• Passage shown:
↓↓↓
One of my favorite hymns by John Newton:
How tedious and tasteless the hours
When Jesus I no longer see;
Sweet prospects, sweet birds and sweet flowers,
Have all lost their sweetness to me;
The midsummer sun shines but dim,
The fields strive in vain to look gay.
But when I am happy in Him,
December’s as pleasant as May.
His Name yields the richest perfume,
And sweeter than music His voice;
His presence disperses my gloom,
And makes all within me rejoice.
I should, were He always thus nigh,
Have nothing to wish or to fear;
No mortal as happy as I,
My summer would last all the year.
Content with beholding His face,
My all to His pleasure resigned,
No changes of season or place
Would make any change in my mind:
While blessed with a sense of His love,
A palace a toy would appear;
All prisons would palaces prove,
If Jesus would dwell with me there.
↑↑↑
• Stated exercise:
Continue the John Newton hymn past its last line, "If Jesus would dwell with me there." The listing comes from a separate source and has no connection to the hymn.

• Dataset extract:
↓↓↓
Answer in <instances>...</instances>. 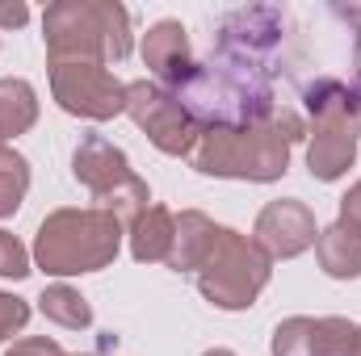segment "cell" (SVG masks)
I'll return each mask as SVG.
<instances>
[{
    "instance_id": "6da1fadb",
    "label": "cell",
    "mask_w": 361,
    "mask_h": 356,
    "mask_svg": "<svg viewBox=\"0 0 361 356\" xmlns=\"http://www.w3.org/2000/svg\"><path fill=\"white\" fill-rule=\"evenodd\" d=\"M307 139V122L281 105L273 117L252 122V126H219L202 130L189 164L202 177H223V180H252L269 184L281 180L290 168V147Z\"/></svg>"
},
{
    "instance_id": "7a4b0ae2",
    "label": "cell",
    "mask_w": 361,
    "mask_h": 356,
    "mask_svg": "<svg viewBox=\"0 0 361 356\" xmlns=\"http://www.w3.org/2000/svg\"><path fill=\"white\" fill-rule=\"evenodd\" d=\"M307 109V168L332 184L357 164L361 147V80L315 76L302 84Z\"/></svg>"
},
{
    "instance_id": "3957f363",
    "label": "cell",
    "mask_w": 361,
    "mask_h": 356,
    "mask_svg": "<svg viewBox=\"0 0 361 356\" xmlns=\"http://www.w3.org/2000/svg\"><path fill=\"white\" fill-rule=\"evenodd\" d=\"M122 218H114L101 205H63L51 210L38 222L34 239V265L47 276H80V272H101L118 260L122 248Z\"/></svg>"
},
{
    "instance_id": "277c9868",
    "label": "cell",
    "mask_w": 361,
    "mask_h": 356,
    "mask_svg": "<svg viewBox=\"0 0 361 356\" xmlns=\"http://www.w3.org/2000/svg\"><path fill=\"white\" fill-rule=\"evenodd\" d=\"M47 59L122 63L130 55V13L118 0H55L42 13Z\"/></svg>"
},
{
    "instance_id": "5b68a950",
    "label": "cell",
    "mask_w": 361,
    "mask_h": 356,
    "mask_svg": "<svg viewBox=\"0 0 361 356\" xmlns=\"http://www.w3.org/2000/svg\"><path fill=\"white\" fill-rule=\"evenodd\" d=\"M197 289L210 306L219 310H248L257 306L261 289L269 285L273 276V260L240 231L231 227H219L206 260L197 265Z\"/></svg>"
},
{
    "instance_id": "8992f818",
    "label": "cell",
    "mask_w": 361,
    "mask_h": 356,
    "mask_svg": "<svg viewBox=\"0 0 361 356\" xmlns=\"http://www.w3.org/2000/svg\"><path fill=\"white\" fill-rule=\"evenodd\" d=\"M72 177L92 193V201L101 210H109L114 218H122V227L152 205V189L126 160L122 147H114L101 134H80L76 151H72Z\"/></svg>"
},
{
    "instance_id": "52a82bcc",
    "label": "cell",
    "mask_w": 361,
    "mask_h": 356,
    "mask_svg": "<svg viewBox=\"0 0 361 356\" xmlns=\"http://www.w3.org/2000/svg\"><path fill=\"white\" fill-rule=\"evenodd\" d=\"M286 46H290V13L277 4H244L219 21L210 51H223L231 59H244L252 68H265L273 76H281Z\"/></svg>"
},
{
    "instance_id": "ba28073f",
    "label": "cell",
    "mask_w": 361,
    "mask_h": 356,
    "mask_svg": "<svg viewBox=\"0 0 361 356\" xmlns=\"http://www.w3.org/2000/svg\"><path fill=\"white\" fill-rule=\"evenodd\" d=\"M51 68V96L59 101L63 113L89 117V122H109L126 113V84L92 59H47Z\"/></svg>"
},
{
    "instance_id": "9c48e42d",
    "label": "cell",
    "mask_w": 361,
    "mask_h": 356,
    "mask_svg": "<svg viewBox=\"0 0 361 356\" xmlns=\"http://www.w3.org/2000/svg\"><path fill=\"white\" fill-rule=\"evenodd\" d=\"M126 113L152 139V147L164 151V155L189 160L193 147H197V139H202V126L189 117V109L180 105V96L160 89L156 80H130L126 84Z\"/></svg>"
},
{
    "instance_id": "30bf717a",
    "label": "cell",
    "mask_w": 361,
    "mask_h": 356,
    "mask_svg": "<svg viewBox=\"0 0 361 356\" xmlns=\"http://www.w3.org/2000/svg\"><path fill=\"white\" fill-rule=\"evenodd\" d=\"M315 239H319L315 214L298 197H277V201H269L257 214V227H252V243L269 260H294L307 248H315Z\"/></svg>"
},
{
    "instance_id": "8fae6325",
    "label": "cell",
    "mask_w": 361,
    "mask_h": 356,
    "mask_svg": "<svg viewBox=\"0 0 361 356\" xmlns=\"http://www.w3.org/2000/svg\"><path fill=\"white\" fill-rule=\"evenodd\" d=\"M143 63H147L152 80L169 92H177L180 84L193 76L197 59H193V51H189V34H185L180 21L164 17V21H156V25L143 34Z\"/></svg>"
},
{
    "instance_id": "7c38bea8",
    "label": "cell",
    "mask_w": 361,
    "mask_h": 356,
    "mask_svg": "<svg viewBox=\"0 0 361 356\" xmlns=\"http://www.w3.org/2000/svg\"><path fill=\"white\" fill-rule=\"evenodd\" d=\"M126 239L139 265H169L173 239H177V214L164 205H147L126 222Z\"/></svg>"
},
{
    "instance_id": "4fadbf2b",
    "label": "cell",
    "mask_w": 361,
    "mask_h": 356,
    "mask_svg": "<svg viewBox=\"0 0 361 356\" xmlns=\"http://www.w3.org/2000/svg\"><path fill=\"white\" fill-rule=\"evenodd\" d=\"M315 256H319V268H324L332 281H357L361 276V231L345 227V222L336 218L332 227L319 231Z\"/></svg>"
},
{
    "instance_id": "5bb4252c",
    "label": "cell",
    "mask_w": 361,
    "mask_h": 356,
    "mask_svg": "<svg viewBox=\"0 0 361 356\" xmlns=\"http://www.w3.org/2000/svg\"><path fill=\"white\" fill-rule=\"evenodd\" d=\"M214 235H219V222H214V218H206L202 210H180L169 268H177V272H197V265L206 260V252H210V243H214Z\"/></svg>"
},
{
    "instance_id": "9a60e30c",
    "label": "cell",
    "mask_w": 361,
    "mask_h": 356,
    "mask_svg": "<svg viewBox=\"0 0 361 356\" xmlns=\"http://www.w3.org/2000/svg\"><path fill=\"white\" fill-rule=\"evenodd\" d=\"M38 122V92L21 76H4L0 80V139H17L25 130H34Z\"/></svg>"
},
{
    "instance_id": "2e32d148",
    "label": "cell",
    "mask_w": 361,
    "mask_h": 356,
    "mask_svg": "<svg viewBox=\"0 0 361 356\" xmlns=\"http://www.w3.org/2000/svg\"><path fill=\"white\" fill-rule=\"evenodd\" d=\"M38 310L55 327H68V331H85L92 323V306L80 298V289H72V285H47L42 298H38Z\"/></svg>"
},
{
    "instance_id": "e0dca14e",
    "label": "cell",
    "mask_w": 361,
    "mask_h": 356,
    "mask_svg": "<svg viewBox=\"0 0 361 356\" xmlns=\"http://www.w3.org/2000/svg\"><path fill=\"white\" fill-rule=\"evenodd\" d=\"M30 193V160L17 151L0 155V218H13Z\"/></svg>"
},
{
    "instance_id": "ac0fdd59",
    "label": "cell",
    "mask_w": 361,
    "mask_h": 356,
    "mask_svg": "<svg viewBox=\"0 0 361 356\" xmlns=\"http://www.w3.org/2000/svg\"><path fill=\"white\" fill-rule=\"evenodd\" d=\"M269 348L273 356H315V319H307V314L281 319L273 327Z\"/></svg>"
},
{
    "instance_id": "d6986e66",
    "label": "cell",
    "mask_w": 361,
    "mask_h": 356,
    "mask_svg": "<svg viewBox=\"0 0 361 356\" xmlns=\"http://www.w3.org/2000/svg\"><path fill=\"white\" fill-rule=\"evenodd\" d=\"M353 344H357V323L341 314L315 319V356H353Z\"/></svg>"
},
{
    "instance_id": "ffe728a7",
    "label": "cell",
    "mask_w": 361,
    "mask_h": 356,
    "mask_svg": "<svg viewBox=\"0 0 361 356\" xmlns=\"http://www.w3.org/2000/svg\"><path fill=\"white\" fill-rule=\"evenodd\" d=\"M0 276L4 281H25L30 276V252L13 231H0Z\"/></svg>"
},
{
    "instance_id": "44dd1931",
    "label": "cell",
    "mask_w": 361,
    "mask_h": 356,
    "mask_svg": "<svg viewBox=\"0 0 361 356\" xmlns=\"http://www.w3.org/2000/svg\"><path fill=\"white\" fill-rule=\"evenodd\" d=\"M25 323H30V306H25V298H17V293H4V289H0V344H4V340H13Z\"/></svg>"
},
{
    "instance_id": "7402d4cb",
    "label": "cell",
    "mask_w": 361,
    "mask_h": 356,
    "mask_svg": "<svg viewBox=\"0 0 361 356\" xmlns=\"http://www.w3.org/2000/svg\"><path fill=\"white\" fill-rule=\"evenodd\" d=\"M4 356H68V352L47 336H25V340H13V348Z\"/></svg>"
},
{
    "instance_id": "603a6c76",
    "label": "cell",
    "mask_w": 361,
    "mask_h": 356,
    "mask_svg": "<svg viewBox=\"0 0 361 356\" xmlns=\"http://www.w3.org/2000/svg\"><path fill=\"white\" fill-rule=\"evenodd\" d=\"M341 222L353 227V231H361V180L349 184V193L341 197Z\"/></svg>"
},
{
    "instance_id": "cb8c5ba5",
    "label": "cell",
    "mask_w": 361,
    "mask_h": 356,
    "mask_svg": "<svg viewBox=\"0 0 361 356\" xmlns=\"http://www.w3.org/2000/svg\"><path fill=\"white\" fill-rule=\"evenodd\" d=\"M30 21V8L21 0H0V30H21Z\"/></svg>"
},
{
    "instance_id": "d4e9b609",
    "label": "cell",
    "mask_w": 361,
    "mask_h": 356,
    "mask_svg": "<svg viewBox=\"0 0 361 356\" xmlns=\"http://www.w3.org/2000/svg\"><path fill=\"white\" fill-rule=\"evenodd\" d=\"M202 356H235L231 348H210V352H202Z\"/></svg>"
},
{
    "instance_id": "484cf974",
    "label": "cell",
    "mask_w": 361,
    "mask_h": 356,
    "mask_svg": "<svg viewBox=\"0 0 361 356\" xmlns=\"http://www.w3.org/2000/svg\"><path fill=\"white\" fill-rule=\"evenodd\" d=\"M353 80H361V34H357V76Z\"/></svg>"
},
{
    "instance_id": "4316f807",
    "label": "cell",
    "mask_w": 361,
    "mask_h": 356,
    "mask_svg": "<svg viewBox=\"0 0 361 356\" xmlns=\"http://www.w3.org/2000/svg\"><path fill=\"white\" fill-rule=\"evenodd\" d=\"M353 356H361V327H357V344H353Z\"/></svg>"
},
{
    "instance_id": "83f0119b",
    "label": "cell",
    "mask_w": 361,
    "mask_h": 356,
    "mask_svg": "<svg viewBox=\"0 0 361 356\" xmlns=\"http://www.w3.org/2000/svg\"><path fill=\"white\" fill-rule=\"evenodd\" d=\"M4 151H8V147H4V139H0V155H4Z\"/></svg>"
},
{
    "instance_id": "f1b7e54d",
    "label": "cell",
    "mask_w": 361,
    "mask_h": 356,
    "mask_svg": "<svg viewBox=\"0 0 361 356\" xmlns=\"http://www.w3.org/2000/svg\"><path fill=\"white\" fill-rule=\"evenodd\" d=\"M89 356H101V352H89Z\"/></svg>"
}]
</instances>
↑↑↑
↓↓↓
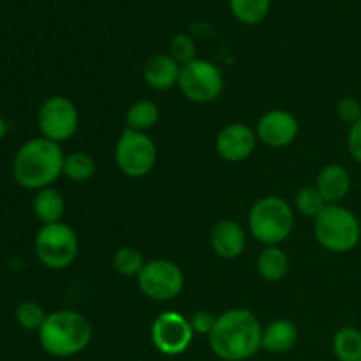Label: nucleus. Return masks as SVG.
↑↑↑
↓↓↓
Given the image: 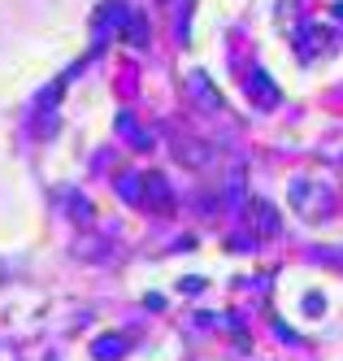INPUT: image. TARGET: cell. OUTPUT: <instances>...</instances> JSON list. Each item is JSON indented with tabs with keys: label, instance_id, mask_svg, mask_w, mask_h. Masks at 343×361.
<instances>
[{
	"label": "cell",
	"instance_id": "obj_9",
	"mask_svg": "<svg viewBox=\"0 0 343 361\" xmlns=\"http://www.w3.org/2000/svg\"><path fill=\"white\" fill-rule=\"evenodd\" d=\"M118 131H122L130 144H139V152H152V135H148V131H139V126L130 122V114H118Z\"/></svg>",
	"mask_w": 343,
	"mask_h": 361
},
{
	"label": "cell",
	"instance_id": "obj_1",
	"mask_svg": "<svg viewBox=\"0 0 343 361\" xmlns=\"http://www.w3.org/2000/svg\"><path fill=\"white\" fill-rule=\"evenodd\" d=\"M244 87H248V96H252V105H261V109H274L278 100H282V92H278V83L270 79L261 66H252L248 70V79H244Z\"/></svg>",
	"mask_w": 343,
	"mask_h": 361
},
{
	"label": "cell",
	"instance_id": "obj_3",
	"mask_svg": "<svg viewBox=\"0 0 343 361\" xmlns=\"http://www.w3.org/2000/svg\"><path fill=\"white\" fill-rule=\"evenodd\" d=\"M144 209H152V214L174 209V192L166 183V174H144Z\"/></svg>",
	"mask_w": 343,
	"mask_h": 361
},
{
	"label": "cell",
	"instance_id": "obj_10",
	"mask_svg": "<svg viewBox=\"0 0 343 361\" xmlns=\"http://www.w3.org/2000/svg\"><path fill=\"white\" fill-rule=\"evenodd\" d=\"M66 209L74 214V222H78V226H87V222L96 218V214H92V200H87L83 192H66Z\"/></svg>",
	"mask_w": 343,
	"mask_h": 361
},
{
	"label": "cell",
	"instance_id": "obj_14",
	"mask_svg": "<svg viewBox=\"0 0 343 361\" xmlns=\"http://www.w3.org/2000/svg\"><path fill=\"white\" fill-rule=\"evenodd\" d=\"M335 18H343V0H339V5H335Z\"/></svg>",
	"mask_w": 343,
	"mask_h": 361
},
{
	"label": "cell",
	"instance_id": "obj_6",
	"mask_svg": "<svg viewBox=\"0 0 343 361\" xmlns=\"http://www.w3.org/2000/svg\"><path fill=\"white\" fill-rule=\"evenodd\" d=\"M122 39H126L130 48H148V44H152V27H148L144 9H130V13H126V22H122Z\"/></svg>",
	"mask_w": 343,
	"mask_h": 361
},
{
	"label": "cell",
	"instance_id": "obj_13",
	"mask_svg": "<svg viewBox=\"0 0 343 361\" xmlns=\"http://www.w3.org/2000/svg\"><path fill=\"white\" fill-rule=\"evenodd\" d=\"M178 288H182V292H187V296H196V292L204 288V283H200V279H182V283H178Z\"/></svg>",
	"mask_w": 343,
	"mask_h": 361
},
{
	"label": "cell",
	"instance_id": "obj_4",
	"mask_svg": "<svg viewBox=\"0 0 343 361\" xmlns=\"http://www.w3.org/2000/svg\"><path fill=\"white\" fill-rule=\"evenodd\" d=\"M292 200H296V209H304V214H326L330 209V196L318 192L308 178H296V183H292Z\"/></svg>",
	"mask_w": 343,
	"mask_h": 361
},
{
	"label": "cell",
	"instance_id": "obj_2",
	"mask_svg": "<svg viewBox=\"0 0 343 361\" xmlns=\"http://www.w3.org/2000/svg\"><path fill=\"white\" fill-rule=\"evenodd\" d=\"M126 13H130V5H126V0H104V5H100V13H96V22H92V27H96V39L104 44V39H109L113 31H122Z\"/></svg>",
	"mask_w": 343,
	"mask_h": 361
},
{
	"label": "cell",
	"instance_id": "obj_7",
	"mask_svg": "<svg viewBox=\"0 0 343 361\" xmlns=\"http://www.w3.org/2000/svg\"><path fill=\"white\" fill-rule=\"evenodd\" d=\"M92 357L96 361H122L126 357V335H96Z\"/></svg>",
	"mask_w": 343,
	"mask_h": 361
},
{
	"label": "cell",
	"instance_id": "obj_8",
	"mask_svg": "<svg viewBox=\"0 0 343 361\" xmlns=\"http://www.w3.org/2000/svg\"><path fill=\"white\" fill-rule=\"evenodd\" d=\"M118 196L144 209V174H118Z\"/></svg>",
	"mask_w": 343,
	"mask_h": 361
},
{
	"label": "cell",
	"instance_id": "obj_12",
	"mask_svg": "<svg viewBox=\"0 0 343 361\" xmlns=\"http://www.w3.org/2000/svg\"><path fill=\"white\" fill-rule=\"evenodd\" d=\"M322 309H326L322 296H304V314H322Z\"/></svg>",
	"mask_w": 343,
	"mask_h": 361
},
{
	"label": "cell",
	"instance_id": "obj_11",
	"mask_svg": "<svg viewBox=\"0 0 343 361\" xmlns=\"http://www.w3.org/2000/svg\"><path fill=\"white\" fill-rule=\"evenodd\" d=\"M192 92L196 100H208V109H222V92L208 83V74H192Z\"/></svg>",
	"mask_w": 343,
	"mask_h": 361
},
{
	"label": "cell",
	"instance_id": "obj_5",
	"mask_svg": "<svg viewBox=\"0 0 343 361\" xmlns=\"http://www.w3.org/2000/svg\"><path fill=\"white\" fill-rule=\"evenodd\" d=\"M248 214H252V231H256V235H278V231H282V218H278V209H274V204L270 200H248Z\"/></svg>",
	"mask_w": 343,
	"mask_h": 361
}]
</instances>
↑↑↑
• Solved exercise:
Dear Lord, if indeed I am Thine,
If Thou art my sun and my song,
Say, why do I languish and pine?
And why are my winters so long?
O drive these dark clouds from the sky,
Thy soul cheering presence restore;
Or take me to Thee up on high,
Where winter and clouds are no more.
__________________ 1689 Baptist Confession
Psa 55:16 As for me, I will call upon God; and the LORD shall save me.
Psa 55:17 Evening, and morning, and at noon, will I pray, and cry aloud: and he shall hear my voice.
James Farley, Wilderness Road Baptist Assembly.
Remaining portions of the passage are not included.